Fashion designer recognizes her stolen clothes on disgraced Biden suitcase thief

Disgraced former Biden administration official Sam Brinton is once again back in the headlines courtesy of his pesky habit of allegedly stealing women’s luggage.

This time a female Tanzanian fashion designer who lives in Houston has accused Brinton of stealing her luggage and then flagrantly wearing her clothes.

Look:

The fashion designer, Asya Khamsin, lost her luggage while at the Ronald Reagan Washington National Airport on March 9th, 2018, according to Fox News.

Four to five years later, she then noticed Brinton in newspaper/media photos wearing some of the same custom-made clothes she’d lost back at the airport years later.

“I saw the images. Those were my custom designs, which were lost in that bag in 2018. He wore my clothes, which was stolen,” she told Fox News in an interview this week.

After the theft in 2018, she reportedly filed a police report with the Metropolitan Washington Airports Authority Police Department and with Delta Air Lines but the case was never solved and her clothes remained missing.

But once Khamsin started seeing Brinton wearing her clothes, she filed a new complaint in December, this with time with the Houston Police Department.

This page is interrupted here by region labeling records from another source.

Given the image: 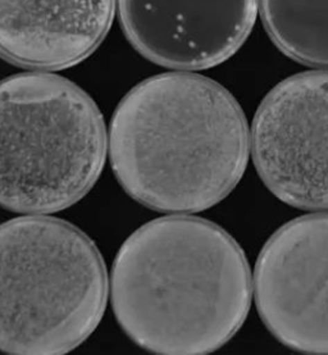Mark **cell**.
Here are the masks:
<instances>
[{
	"label": "cell",
	"mask_w": 328,
	"mask_h": 355,
	"mask_svg": "<svg viewBox=\"0 0 328 355\" xmlns=\"http://www.w3.org/2000/svg\"><path fill=\"white\" fill-rule=\"evenodd\" d=\"M119 326L155 354L218 350L246 321L252 275L227 231L198 217L145 223L121 246L112 270Z\"/></svg>",
	"instance_id": "1"
},
{
	"label": "cell",
	"mask_w": 328,
	"mask_h": 355,
	"mask_svg": "<svg viewBox=\"0 0 328 355\" xmlns=\"http://www.w3.org/2000/svg\"><path fill=\"white\" fill-rule=\"evenodd\" d=\"M249 146L235 96L195 73L146 78L110 122L112 169L127 194L154 211L196 213L221 203L244 176Z\"/></svg>",
	"instance_id": "2"
},
{
	"label": "cell",
	"mask_w": 328,
	"mask_h": 355,
	"mask_svg": "<svg viewBox=\"0 0 328 355\" xmlns=\"http://www.w3.org/2000/svg\"><path fill=\"white\" fill-rule=\"evenodd\" d=\"M107 297L103 257L76 226L37 216L0 225L1 352H72L99 326Z\"/></svg>",
	"instance_id": "3"
},
{
	"label": "cell",
	"mask_w": 328,
	"mask_h": 355,
	"mask_svg": "<svg viewBox=\"0 0 328 355\" xmlns=\"http://www.w3.org/2000/svg\"><path fill=\"white\" fill-rule=\"evenodd\" d=\"M107 130L90 95L64 77L0 81V207L24 214L67 209L93 189Z\"/></svg>",
	"instance_id": "4"
},
{
	"label": "cell",
	"mask_w": 328,
	"mask_h": 355,
	"mask_svg": "<svg viewBox=\"0 0 328 355\" xmlns=\"http://www.w3.org/2000/svg\"><path fill=\"white\" fill-rule=\"evenodd\" d=\"M252 155L281 202L328 211V71L288 77L266 95L252 121Z\"/></svg>",
	"instance_id": "5"
},
{
	"label": "cell",
	"mask_w": 328,
	"mask_h": 355,
	"mask_svg": "<svg viewBox=\"0 0 328 355\" xmlns=\"http://www.w3.org/2000/svg\"><path fill=\"white\" fill-rule=\"evenodd\" d=\"M254 294L281 344L328 354V214L295 218L270 237L255 266Z\"/></svg>",
	"instance_id": "6"
},
{
	"label": "cell",
	"mask_w": 328,
	"mask_h": 355,
	"mask_svg": "<svg viewBox=\"0 0 328 355\" xmlns=\"http://www.w3.org/2000/svg\"><path fill=\"white\" fill-rule=\"evenodd\" d=\"M123 33L162 67L202 71L235 55L252 34L259 0H117Z\"/></svg>",
	"instance_id": "7"
},
{
	"label": "cell",
	"mask_w": 328,
	"mask_h": 355,
	"mask_svg": "<svg viewBox=\"0 0 328 355\" xmlns=\"http://www.w3.org/2000/svg\"><path fill=\"white\" fill-rule=\"evenodd\" d=\"M117 0H0V57L59 71L89 58L110 33Z\"/></svg>",
	"instance_id": "8"
},
{
	"label": "cell",
	"mask_w": 328,
	"mask_h": 355,
	"mask_svg": "<svg viewBox=\"0 0 328 355\" xmlns=\"http://www.w3.org/2000/svg\"><path fill=\"white\" fill-rule=\"evenodd\" d=\"M263 26L290 60L328 67V0H259Z\"/></svg>",
	"instance_id": "9"
}]
</instances>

A month later, she received a call from the FBI’s field office in Minneapolis.

“Houston police, I guess, they [sent] the case to the FBI in Minnesota. He called to say, ‘I’m the FBI, I’m working on this case.’ Then my wife gave him the information and we didn’t hear anything. We don’t know whether the case is on. We don’t know whether the case is cold,” Khamsin’s husband explained to Fox News.

When pressed by Fox News, the FBI declined to comment on the case. All that’s known at the moment is that Brinton hasn’t yet been charged.

Nor has the Biden administration, which purportedly cares so much about “diversity, equity, and inclusion,” commented on this particular case.

In fairness to the Biden administration, it did terminate Brinton after his previous luggage thefts became apparent.

“Sam Brinton is no longer a DOE employee. By law, the Department of Energy cannot comment further on personnel matters,” a Department of Energy spokesperson told The Daily Beast on Monday, Dec. 12th.

Brinton is already facing serious prison time over two separate luggage thefts.

“On Oct. 26, Minnesota prosecutors charged Brinton with stealing a suitcase worth $2,325 from a Minneapolis-Saint Paul International Airport baggage carousel in September. Brinton faces up to five years in prison for the alleged crime and was released without bail following a court hearing last week,” according to Fox News.

“Then, in early December, Nevada prosecutors charged Brinton with grand larceny of an item valued between $1,200 and $5,000. Brinton was accused of stealing a suitcase with a total estimate worth of $3,670 on July 6 at Harry Reid International Airport in Las Vegas. Brinton was released after a judge set bail in the case at $15,000 and ordered Brinton to ‘stay out of trouble,'” Fox News notes.

In separate but related news, congressional Republicans have called for an internal DOE investigation over Brinton’s hiring.

Senate GOP Conference chair John Barrasso said in December that the DOE should examine its “failed security clearance process” and how it’d vetted Brinton.

Afterward, several watchdog groups told the Washington Examiner that this sort of internal investigation would be entirely warranted.

“The American people need to know the security clearance process is focused on safeguarding secrets, not on ensuring that politically correct activists with problematic backgrounds still get jobs,” American Accountability Foundation president Tom Jones told the outlet.

Paul Kamenar, counsel to the National Legal and Policy Center, agreed with Jones but added that the Department of Justice should also charge Brinton with violating a certain federal law that reportedly pertains to stealing articles in interstate commerce.

“The federal law specifically mentions stealing from airport terminals and has been used to prosecute airport baggage handlers stealing luggage,” Kamenar explained.

Meanwhile, Pete McGinnis, a spokesman for the Functional Government Initiative, also backed the call for an internal investigation.

“We now know that there have been multiple incidents of theft committed by Brinton. This is clearly a pattern, and it raises questions about the security clearance process, including interim security clearances, to see if it needs to be revised to make sure individuals like Brinton are identified before incidents like this happen,” he told the Examiner.